**Excerpted passage**

────────────────────────────────────────

We have seen that the mystical
experience, the fullest all-round experience
in regard to the transcendental world
which humanity has attained, declares
that there are two aspects, two planes
of discoverable Reality. We have seen
also that hints of these two
planes—often clear statements concerning
them—abound in mystical literature of
the personal first-hand type. [53]
Pure Being, says Boutroux in the course
of his exposition of Boehme, [54]
has two characteristic manifestations.
It shows itself to us as Power, by
means of strife, of the struggle and
opposition of its own qualities. But it
shows itself to us as Reality, in
harmonizing and reconciling within itself
these discordant opposites.
Its manifestation as Power, then, is for
us in the dynamic World of
Becoming, amidst the thud and surge of
that life which is compounded of
paradox, of good and evil, joy and
sorrow, life and death. Here, Boehme
declares that the Absolute God is
voluntarily self-revealing. But each
revelation has as its condition the
appearance of its opposite: light can
only be recognized at the price of
knowing darkness, life needs death, love
needs wrath. Hence if Pure Being—the
Good, Beautiful and True—is to reveal
itself, it must do so by evoking and
opposing its contrary: as in the
Hegelian dialectic no idea is complete
without its negative. Such a
revelation by strife, however, is
rightly felt by man to be incomplete.
Absolute Reality, the Player whose
sublime music is expressed at the cost of
this everlasting friction between bow
and lyre, is present, it is true, in
His music. But He is best known in that
“light behind,” that unity where all
these opposites are lifted up into
harmony, into a higher synthesis; and the
melody is perceived, not as a difficult
progress of sound, but as a whole.
We have, then, ( a ) The achieved
Reality which the Greeks, and every one
after them, meant by that seemingly
chill abstraction which they called Pure
Being: that Absolute One, unconditioned
and undiscoverable, in Whom all is
resumed. In the undifferentiated Godhead
of Eckhart, the Transcendent Father
of orthodox Christian theology, we see
the mind’s attempt to conceive that
“wholly other” Reality, unchanging yet
changer of all. It is the great
contribution of the mystics to
humanity’s knowledge of the real that they
find in this Absolute, in defiance of
the metaphysicians, a personal object
of love, the goal of their quest, a
“Living One who lives first and lives
perfectly, and Who, touching me, the
inferior, derivative life, can cause me
to live by Him and for His sake” [55] .

────────────────────────────────────────

**Data below**
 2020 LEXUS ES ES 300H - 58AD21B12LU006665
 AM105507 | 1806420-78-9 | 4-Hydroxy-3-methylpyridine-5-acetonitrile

────────────────────────────────────────

**Work to complete**
• 1. Rewrite the excerpt on mystical experience from "It shows itself" up to and including "these discordant opposites.", changing "discordant" to "conflicting".
• 2. According to the excerpt on mystical experience, at what price can light be recognized?
Work from the excerpt on mystical experience alone.

**Completed exercise**
• 1.
It shows itself to us as Power, by
means of strife, of the struggle and
opposition of its own qualities. But it
shows itself to us as Reality, in
harmonizing and reconciling within itself
these conflicting opposites.

• 2. At the price of knowing darkness.